Industrial Automation: In manufacturing environments, robots perform tasks such as assembly, inspection, and packaging, often alongside humans. These systems require precise coordination between sensors and actuators, which often is implemented by system integrators. In advanced automation systems there can be two or more (competing) integrators, each with their IP and use of system resources. Romeo is designed such that application packages and code modules in general can be run and kept isolated for each stakeholder, thereby enabling new business cases.
Autonomous Robotics: For autonomous drones, self-driving cars, and service robots, real-time decision-making is crucial. These systems rely on sensor data (e.g., LiDAR, cameras, GPS) to navigate and avoid obstacles. Romeo provides the necessary real-time processing power to handle sensor fusion, path planning, and collision avoidance in real-world environments where split-second decisions can be the difference between success and failure.

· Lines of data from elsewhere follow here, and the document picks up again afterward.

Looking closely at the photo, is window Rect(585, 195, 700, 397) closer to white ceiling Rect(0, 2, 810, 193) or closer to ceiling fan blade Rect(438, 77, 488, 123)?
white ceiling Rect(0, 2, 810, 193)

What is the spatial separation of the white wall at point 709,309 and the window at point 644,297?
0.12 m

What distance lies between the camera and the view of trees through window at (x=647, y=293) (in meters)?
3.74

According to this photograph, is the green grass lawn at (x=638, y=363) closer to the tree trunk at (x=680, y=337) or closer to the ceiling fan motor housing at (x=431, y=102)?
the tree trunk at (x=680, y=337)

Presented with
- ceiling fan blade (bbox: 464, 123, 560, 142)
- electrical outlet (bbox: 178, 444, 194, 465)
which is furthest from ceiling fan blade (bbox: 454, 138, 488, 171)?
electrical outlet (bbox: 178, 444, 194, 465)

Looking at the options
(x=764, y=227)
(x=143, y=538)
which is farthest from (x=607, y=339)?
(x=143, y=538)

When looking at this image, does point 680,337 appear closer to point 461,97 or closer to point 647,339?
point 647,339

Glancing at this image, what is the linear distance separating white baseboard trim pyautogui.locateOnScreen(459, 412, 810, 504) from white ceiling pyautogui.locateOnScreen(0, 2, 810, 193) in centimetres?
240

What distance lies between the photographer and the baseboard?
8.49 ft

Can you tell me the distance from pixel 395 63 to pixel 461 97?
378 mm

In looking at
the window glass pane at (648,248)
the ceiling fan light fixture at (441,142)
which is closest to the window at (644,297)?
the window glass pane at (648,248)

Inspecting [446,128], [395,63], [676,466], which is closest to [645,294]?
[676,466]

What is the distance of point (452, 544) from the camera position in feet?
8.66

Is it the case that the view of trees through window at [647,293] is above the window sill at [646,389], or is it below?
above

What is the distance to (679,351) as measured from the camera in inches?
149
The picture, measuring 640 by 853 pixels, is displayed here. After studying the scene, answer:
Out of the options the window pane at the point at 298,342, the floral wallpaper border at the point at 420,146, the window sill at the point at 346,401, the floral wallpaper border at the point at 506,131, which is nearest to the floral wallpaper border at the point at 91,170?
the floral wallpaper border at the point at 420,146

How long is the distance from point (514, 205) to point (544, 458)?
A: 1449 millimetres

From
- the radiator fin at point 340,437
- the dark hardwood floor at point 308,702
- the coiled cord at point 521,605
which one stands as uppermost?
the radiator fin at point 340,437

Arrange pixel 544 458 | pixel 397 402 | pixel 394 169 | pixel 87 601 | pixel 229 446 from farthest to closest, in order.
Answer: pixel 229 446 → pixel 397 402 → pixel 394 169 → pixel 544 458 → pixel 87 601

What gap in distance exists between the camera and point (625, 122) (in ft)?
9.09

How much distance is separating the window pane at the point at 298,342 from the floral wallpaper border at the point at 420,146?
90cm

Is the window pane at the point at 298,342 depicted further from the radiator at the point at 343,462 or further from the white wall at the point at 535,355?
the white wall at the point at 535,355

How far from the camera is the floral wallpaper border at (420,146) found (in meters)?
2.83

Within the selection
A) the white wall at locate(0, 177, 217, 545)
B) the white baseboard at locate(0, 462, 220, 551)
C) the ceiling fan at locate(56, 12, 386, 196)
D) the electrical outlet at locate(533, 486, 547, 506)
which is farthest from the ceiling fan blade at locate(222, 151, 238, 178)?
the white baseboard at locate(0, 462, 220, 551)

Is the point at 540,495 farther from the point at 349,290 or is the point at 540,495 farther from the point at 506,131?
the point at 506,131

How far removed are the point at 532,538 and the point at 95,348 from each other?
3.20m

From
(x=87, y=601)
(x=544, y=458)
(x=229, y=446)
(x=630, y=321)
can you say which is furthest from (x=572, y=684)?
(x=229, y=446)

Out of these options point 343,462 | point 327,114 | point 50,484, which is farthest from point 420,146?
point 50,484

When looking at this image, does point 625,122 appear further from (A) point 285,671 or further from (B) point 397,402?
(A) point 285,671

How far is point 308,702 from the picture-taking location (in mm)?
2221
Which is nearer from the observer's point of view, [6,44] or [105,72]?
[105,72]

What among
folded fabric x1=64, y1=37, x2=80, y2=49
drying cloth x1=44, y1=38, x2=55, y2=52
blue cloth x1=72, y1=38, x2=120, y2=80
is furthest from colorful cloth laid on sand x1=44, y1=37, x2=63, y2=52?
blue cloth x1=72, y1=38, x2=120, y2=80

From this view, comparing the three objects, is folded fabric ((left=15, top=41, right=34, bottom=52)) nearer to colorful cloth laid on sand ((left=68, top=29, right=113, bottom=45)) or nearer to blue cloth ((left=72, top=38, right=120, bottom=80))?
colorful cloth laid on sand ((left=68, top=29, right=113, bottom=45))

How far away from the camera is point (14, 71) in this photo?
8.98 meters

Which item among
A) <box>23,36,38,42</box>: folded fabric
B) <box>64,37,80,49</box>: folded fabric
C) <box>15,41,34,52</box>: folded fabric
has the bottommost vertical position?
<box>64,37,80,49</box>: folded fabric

The way byte code is loaded, transformed, optimized and run also enables migration of application logic between local controllers, servers, edge devices, and to the cloud and back.
Healthcare and Medical Robotics: In the healthcare sector, robots are increasingly used for precision surgeries, rehabilitation, and patient care. These applications demand real-time responsiveness and accuracy. Romeo's deterministic execution model together with motion control capabilities ensures that robotic arms performing delicate procedures can operate within tight tolerances, providing the reliability needed in medical environments.
Smart Factories and IoT: Romeo is also a great fit for smart factory systems and Industrial Internet of Things (IIoT) applications, where robots and machines communicate with each other in real time. Romeo enables these machines to process data, optimize workflows, and react to changing conditions in the production environment, creating a more efficient and autonomous industrial ecosystem.
Romeo stands out by offering safe (so called sandboxed) execution of real-time multitasking user or system programs in a fully dynamic way that enables the use of modern IT solutions in the OT world. Romeo also provides hardware abstraction and ease of development. By utilizing Romeo, roboticists can focus more on algorithm development and less on the intricate details of hardware control. Furthermore, Romeo’s seamless integration with existing middleware like ROS and its support for RTOS environments means that developers can build complex robotic systems more easily while maintaining deterministic performance.
Additionally, by combining real-time capabilities with support for machine learning models, Romeo pushes the boundaries of what autonomous systems can achieve. It opens the door to smarter, more adaptive robots that can learn from their environments while still adhering to the stringent constraints on time and safety as required in critical applications.
Romeo represents a significant step forward in the development of real-time robotics and automation systems. By providing a virtual machine specifically designed for the unique challenges of robotics, it offers developers a powerful and flexible tool for building high-performance, reliable systems. As robotics continues to play a crucial role in industries ranging from manufacturing to healthcare, Romeo will become an indispensable asset, enabling innovation and ensuring that robots can operate safely and efficiently in the real world. PLC-compatible software with cyclic execution will be supported as well.